Les dix points, transmis par l’entremise du Pakistan avec la médiation indirecte de la Chine, ont été rendus publics par le Conseil suprême de la sécurité nationale iranien. Ils prévoient :
- la cessation de toute agression contre l’Iran et ses alliés régionaux
- le retrait des forces de combat américaines de la région
- un protocole de passage dans le détroit d’Ormuz sous contrôle iranien pendant deux semaines
- la levée de toutes les sanctions primaires, secondaires et onusiennes
- la création d’un fonds de compensation pour les pertes iraniennes
- un engagement de non-fabrication d’armes nucléaires
- la reconnaissance du droit à l’enrichissement de l’uranium
- l’ouverture de négociations de traités de paix régionaux
- l’extension de la non-agression à l’ensemble des groupes de résistance, visant implicitement Israël
- l’abrogation de toutes les résolutions du Conseil de sécurité et du Conseil des gouverneurs de l’AIEA.
Washington n’a confirmé aucun de ces points ni aucun détail de l’accord, au-delà du cessez-le-feu de deux semaines conditionné à la réouverture du détroit. La Maison-Blanche n’a pas précisé lesquels des dix points elle considérait comme acceptables.

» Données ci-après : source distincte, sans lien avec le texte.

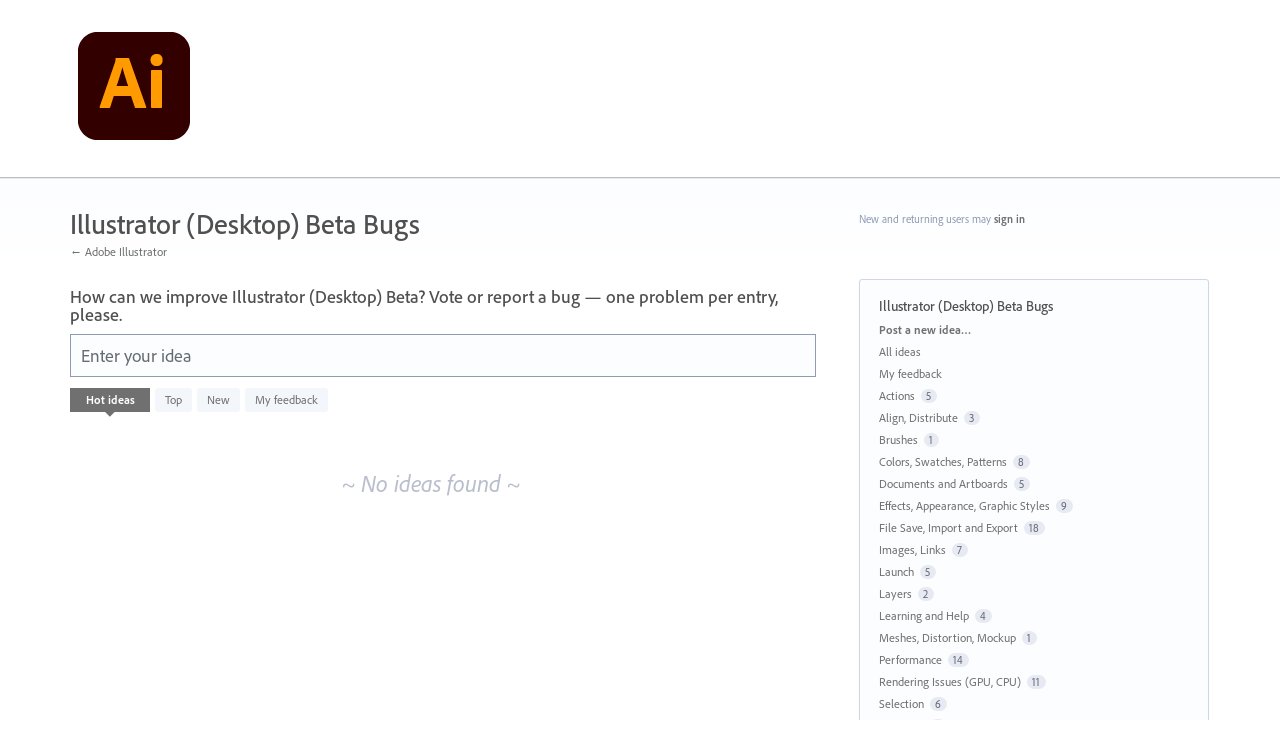

--- FILE ---
content_type: application/javascript; charset=utf-8
request_url: https://by2.uservoice.com/t2/283623/portal/track.js?_=1766762314801&s=0&c=__uvSessionData0
body_size: -42
content:
__uvSessionData0({"uvts":"fe36b017-6393-4a26-6225-4c0660c6c873"});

Selon une analyse du Grand Continent publiée le 8 avril, huit des dix demandes iraniennes, si elles étaient mises en œuvre, placeraient Téhéran dans une position plus favorable qu’avant le début de la guerre le 28 février 2026. Seuls deux points relèvent du statu quo : l’engagement de non-prolifération nucléaire, déjà couvert par une fatwa du Guide suprême, et l’accord de négocier des traités régionaux, qui ne faisait l’objet d’aucun empêchement préalable.
Benjamin Netanyahu a déclaré soutenir la décision de Trump de suspendre les frappes, tout en affirmant que le cessez-le-feu ne s’appliquait pas au Liban, en contradiction avec le premier ministre pakistanais Shehbaz Sharif, qui a affirmé le contraire. Les négociations doivent reprendre vendredi 10 avril à Islamabad.